TBMM KİT Komisyonu’nda TMO Sayıştay raporları görüşmelerinde TMO Genel Müdürü Ahmet
Gürdal’ın katıldığı toplantıda, Gürer 2025 yılı için hububat alım fiyatı konusunda uyarıda
bulunmuştu.
Gürer, hasat dönemi öncesi çiftçilerle geçtiğimiz yıl TMO uygulamalarında yaşanan sorunları
tarlada görüştü.
TMO ÇİFTÇİNİN KARA GÜN DOSTUYDU, ŞİMDİ İTHALAT PEŞİNDE
CHP Milletvekili Ömer Fethi Gürer, TMO’nun çiftçiler için eskiden güvence niteliğinde olduğunu ifade
ederek, “Toprak Mahsulleri Ofisi çiftçinin kara gün dostuydu ama şimdi Toprak Mahsulleri Ofisi daha
çok yurtdışından ithalat ürün getirmenin peşinde. Buğday getiriyor, arpa getiriyor; kendi çiftçisi ise
beklediği desteği göremiyor. Örneğin, randevu sistemi ile ilgili sizin şikayetleriniz var herhalde?” diye
sordu.
ÇİFTÇİ: "RANDEVU ALAMAYINCA TÜCCARIN ELİNE DÜŞÜYORUZ"
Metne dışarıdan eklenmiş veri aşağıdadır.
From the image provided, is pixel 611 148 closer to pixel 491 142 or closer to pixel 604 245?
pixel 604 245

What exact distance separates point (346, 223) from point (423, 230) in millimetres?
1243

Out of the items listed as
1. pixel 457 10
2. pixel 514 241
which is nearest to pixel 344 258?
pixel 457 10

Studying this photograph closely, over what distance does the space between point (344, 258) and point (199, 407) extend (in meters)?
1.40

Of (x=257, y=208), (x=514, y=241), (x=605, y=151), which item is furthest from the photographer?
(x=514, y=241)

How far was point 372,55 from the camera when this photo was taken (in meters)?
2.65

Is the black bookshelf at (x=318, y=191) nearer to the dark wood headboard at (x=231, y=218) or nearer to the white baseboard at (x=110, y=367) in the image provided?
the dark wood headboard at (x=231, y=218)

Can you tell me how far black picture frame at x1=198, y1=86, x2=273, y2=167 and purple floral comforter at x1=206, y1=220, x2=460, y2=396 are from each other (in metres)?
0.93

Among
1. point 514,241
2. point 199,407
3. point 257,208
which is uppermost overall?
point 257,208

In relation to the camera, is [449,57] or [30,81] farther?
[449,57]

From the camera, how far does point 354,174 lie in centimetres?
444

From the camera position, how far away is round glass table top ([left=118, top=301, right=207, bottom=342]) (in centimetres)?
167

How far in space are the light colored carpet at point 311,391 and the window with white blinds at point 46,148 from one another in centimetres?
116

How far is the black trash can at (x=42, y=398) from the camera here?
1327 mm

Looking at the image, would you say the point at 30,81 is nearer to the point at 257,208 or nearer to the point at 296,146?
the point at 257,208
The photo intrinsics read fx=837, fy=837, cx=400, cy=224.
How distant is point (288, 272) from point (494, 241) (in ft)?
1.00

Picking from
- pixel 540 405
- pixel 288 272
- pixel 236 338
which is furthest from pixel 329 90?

Çiftçi Refik Serttaş, Muammer Üstündağ, randevu sisteminin kendilerini zor durumda bıraktığını
belirterek, “Randevu sisteminde randevuyu derhal alamıyoruz. Alamadığımız için döverbiçerciyi
buluyoruz, kamyoncuyu buluyoruz ama randevuyu alamadığımız için tüccarın eline düşüyoruz. Tüccar
da 7 lira olması gereken bir arpayı 5,5 liraya kadar alıyor,” dedi.
GÜRER: "BORÇLAR, ÇİFTÇİYİ MECBUR TÜCCARA YÖNLENDİRİYOR"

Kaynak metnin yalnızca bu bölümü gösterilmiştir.